■ Aim ■
Rewrite the data below with every "point" changed to "spot", keeping everything else the same.

■ Source material ■
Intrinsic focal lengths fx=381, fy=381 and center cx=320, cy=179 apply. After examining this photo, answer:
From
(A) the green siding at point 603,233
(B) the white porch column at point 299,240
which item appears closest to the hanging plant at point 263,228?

■ Written response ■
Intrinsic focal lengths fx=381, fy=381 and center cx=320, cy=179 apply. After examining this photo, answer:
From
(A) the green siding at spot 603,233
(B) the white porch column at spot 299,240
which item appears closest to the hanging plant at spot 263,228?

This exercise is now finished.